Given Maryland’s proximity to water whether it’s the Chesapeake Bay, rivers or the Atlantic Ocean, there seems to be a trend to incorporate marine life or vegetation into weddings. An outdoor wedding held on Maryland’s Eastern Shore or anywhere near water uses tall grasses and reeds to compliment the natural surroundings. Maryland brides also love to incorporate the blue crab in their weddings. Stationary, gift bags, favors, table design or cakes… you can put a crab on anything!

Are you a retail shop, studio/warehouse or home based?
I am home based for now and it suits my needs for the level of events I am doing. I also freelance for several designers/event planners in Maryland which gives me the opportunity to be in a small business environment and learn.

Do you offer any services in addition to floral designs?
I am a great napkin folder! Some of my freelance jobs have included helping to coordinate day of services for a wedding. I typically stick with the flowers from creation to delivery and set up but I have jumped in to help in other areas when needed.
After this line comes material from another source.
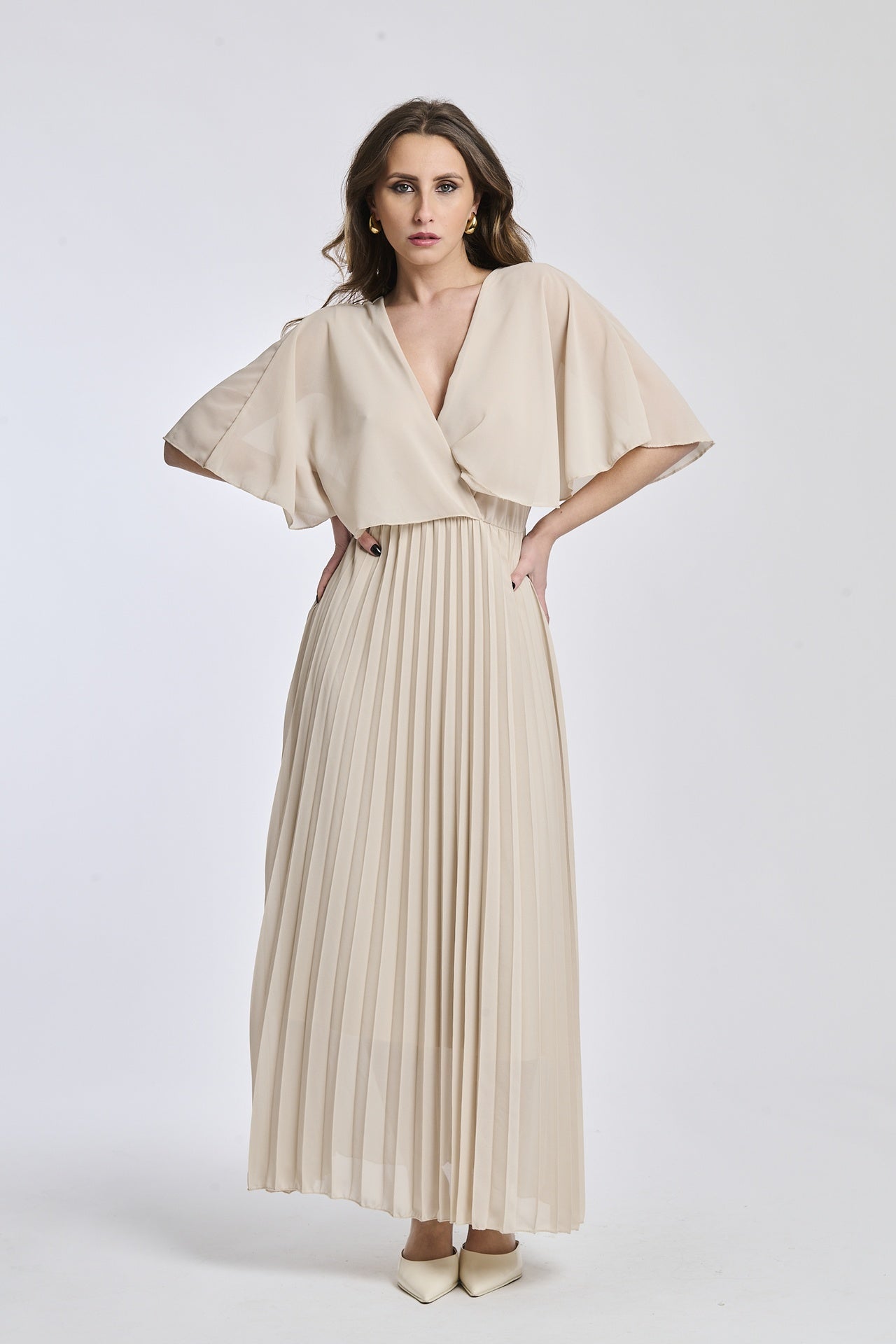 Un abito in beige con lo stesso design crociato e maniche a mantello, creando un'atmosfera di sobrietà e raffinatezza.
What does your toolbox look like?
You would typically find my toolbox at a construction site rather than toting around floral tape, straight pins and double faced satin ribbon. It’s a red and black heavy duty square box with a handle and carry strap. Lots of pockets for all my clippers and scissors and space for a spray bottle and paper towels. I was hoping for something fun and feminine but I guess tool manufacturers haven’t yet fully embraced the female, home improvement customer to begin marketing pink toolboxes en mass.

What tool in your toolbox can’t you live without?
Paper Towels! I always have a roll of paper towels with me for that inevitable spill. Moving heavy glass containers full of water and flowers from delivery truck to table is never perfectly smooth.
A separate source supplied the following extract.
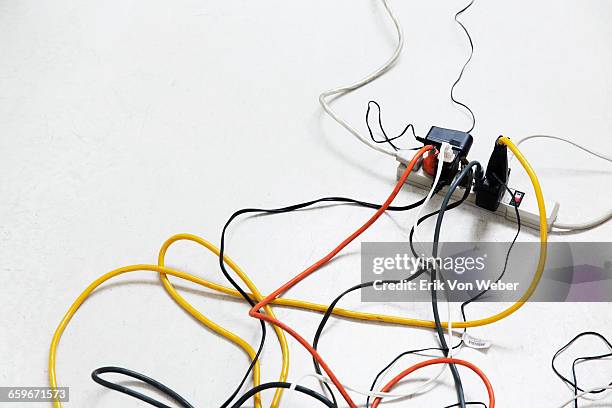 power strip with multiple cables plugged in - electricity white background stock pictures, royalty-free photos & images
What’s your favorite flower?
David Austin Roses. I love the fullness and fragrance they give to a bouquet Their multiple layers of petals remind me of our own layers as people more particularly brides. When you peel back the layers of style, theme, venue, budget, etc., you find a girl who fell in love and she’s getting married. It’s just that simple.

Anything else you’d like to share with Flirty Fleurs followers?
I love learning and exploring my new profession!